Text passage ->
[BEGIN]
By adding drain tile, the water table is effectively lowered, and plants can properly develop their roots. The lack of water saturation allows oxygen to exist in the soil around the roots. Drain tile prevents the roots from being under the water table during wet periods that could cause excessive plant stress. By removing excessive water, crops use water they have more effectively.

An increase in crop yield can be simply summarized by the following: Simply by forcing the plants to have more developed roots, the plants can more effectively absorb more nutrients and water.

The same principal is employed by containers that hold house plants: they have drain holes in the bottom to allow oxygen to the roots, and prevent soil saturation. By placing drain tile under a field in a grid style layout, the same effect can be employed on a several hundred acre field.

[edit] Plumbing of drain tile

In a tile drainage system, a sort of "plumbing" is installed below the surface of agricultural fields, effectively consisting of a network of below-ground pipes that allow subsurface water to move out from between soil particles and into the tile line. Water flowing through tile lines is often ultimately deposited into surface water points -- lakes, streams, and rivers -- located at a lower elevation than the source. Water enters the tile line either via the gaps between tile sections, in the case of older tile designs, or through small perforations in modern plastic tile.

Soil type greatly affects the efficacy of tile systems, and dictates the extent to which the area must be tiled in order to ensure sufficient drainage. Sandier soils will need little, if any, additional drainage, whereas soils with high clay contents will hold their water tighter, requiring tile lines to be placed closer together.

[edit] History of Tile Drainage

Both Cato and Pliny have described tile drainage systems, in 200 BC and the first century AD, respectively. According to the Johnson Farm website, tile drainage was first introduced to the United States in 1838, when John Johnson brought the practice from his native Scotland to his farm in Seneca County, New York. Johnson labored to lay 72 miles worth of clay tile on 320 acres. The effort paid off by increasing his wheat yield from 12 bushels per acre to 60 bu/acre. Johnson continued to advocate tile drainage throughout his life.

The expansion of drainage networks was an important technical aspect of Westerward Expansion in the 19th century. Although land in the United States was parcelled out in accordance with the Public Land Survey System as established by the Land Ordinance of 1785, development, especially of agricultural land, was often limited by the rate at which it was made capable for cultivation. For example, although Iowa was made a state in 1846, maps depicting land ownership show below-average population densities in the northwestern region as late as the 1870s, a corner of the state which today is still noted for its high water table and numerous lakes, marshes, and wetlands.

States throughout the region faced similar limits to agricultural intensification. Many states offered government incentives to improve land for farming. For example, legislation in Indiana prompted an Act of Congress in 1850 that provided for swamplands to be sold at a discount to farmers on the condition that they drain the land and bring it into agricultural productivity. To facilitate this process, most states set up government agencies to oversee and regulate the installation of tile drainage systems. Even today, ballots for elections in rural America often include candidates for local drainage supervisory boards.
[END]
Stated goal A ->
Rewrite the listing, swapping "fallen log" for "fallen branch" and leaving everything else unchanged.
The drainage text and the listing come from separate, unrelated sources.

Listed records ->
[BEGIN]
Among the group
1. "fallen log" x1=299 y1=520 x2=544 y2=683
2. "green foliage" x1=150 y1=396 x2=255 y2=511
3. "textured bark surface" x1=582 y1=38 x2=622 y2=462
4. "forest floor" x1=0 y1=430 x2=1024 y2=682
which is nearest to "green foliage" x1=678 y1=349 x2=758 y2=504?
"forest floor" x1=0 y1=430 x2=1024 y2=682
[END]
Stated goal B ->
According to the tile drainage text, in what year was tile drainage first introduced to the United States?

Output A ->
Among the group
1. "fallen branch" x1=299 y1=520 x2=544 y2=683
2. "green foliage" x1=150 y1=396 x2=255 y2=511
3. "textured bark surface" x1=582 y1=38 x2=622 y2=462
4. "forest floor" x1=0 y1=430 x2=1024 y2=682
which is nearest to "green foliage" x1=678 y1=349 x2=758 y2=504?
"forest floor" x1=0 y1=430 x2=1024 y2=682

Output B ->
1838